> Source extract
---

Oakland Vice-Mayor Rebecca Kaplan will introduce a resolution on Sept. 20, 1:30 p.m. to the Oakland City Council urging the Women’s National Basketball Association (“WNBA”) to approve the City of Oakland as the home for a new WNBA Team.

The WNBA has discussed plans to expand the number of WNBA teams on its roster for the past number of years. Kaplan said, “the City of Oakland must make it clear that not only are we supportive of bringing a WNBA Team to Oakland but are excited to be partners and collaborators with the WNBA during the expansion. This resolution, therefore, extends our strong support towards this effort and urges the WNBA to make Oakland the home for a WNBA team.”

When asked by the Post whether she had heard that San Francisco might be a potential WNBA competitor, even though Oakland started first with its bid, Kaplan said, “Oakland is ideally suited for a WNBA team because of our fervent and rooted fanbase, existing arena space and shared core values with the WNBA. The Bay Area has the fourth-highest number of WNBA fans among U.S. markets without a WNBA team — 418,816 WNBA fans, higher than eight current markets with a WNBA team. More than a half million Bay Area market adults play basketball, and the Bay Area ranks in the top 30 markets in household delivery for the WNBA Regular Season.”

In October of 2021, it was announced that WNBA Champion and four-time WNBA All-Star Alana Beard, who spent 15 years playing the WNBA and earned back-to-back Defensive Player of the Year honors, and Attorney Jade Smith-Williams, of the law firm Baily & Glasser, LLP, a local Oakland women’s basketball legend and who played professionally overseas, would join in the leading efforts by the African American Sports and Entertainment Group (“AASEG”) to have an Oakland Black and Women WNBA Team ownership process.

---

> Data provided
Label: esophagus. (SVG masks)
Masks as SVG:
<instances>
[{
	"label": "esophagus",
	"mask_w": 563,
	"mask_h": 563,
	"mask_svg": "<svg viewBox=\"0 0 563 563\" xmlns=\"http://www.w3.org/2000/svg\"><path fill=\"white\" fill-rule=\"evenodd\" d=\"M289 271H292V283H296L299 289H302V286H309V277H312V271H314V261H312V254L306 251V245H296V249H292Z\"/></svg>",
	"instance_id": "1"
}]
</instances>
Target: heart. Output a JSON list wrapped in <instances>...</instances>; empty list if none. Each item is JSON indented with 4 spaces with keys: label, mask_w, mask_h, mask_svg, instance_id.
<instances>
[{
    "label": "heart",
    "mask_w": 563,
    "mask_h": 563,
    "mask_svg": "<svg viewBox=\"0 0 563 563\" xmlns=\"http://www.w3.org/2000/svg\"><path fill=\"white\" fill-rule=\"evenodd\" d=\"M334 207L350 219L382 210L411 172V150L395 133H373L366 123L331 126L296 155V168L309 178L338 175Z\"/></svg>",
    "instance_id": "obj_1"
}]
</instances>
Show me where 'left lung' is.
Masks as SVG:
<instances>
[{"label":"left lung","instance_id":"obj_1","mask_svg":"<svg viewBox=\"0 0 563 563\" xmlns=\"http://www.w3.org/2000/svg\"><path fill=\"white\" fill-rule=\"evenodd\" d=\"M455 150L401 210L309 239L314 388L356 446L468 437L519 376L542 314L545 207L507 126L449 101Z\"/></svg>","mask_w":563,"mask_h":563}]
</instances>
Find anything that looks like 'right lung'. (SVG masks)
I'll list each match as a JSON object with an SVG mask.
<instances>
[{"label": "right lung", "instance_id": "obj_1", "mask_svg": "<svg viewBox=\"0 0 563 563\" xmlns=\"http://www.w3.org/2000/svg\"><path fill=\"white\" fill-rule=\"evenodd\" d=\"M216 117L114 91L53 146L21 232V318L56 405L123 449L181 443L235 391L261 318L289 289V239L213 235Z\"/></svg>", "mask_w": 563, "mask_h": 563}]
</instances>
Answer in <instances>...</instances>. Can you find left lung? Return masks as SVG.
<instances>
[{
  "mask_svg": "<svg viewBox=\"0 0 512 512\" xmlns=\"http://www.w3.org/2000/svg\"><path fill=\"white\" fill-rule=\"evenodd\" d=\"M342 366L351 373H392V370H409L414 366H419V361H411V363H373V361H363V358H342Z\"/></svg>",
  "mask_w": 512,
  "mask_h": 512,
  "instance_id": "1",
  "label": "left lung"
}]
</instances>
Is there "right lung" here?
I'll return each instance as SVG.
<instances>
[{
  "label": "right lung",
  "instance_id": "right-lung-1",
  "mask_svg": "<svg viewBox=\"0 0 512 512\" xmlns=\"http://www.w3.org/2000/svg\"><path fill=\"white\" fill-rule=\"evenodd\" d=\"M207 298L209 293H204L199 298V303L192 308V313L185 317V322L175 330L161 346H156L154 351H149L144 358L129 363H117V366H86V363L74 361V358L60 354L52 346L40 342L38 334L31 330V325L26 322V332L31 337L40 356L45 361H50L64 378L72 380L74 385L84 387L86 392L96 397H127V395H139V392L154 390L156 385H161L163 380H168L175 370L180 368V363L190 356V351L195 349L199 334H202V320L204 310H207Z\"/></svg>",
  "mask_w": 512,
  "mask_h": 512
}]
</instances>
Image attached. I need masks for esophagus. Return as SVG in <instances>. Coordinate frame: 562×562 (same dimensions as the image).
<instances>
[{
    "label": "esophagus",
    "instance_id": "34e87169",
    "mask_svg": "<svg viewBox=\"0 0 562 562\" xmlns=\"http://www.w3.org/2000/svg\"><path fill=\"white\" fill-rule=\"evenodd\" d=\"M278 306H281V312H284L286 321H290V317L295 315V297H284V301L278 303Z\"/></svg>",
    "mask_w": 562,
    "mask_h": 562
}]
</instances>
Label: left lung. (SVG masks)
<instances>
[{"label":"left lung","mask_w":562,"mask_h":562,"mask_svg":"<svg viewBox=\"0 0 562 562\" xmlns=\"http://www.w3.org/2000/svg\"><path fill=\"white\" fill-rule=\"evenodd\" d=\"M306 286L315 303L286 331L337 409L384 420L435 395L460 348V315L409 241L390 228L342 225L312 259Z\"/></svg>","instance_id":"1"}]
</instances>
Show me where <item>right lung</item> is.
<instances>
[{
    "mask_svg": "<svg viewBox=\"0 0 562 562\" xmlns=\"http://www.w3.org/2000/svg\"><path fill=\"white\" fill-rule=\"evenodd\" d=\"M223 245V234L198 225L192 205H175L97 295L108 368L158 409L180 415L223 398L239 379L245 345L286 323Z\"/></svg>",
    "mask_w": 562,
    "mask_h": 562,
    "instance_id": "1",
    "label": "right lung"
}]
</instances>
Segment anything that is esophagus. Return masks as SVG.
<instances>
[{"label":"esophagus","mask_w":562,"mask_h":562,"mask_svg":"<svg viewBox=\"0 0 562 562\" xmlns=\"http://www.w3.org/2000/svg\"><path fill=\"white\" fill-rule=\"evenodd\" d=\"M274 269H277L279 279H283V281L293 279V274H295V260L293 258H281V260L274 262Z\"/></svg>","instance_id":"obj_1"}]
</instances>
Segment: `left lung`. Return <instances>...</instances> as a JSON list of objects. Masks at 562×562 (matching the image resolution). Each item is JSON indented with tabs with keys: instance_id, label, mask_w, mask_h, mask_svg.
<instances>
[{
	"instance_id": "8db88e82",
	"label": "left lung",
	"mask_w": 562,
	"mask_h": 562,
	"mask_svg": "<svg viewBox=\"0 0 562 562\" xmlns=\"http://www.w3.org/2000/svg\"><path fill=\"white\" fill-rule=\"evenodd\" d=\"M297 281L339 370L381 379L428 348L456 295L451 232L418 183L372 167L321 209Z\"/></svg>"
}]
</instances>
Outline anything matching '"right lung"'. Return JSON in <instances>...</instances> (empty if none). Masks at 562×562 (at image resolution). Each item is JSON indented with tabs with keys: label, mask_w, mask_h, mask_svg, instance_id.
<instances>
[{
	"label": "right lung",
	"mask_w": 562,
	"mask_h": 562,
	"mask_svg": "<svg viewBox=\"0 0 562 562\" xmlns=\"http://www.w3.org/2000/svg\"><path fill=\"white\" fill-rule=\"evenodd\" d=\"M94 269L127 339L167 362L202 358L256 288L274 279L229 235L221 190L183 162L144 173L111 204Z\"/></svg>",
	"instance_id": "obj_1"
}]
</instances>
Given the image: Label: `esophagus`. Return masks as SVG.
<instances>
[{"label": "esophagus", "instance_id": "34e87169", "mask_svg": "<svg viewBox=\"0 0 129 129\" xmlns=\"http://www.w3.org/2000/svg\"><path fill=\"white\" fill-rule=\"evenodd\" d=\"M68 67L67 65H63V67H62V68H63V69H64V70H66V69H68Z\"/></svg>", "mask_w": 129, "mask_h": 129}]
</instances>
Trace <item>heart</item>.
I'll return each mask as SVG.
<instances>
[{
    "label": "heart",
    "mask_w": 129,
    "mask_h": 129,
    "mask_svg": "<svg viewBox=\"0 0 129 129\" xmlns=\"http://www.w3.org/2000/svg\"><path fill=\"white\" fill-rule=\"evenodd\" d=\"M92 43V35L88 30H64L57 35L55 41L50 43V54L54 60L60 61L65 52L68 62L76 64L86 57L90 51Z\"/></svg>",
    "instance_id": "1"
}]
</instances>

---

> Given problem
In the passage about Oakland's WNBA bid, how many WNBA fans does the Bay Area have? The items have no connection to the passage about Oakland's bid for a WNBA team.

> Task solution
418,816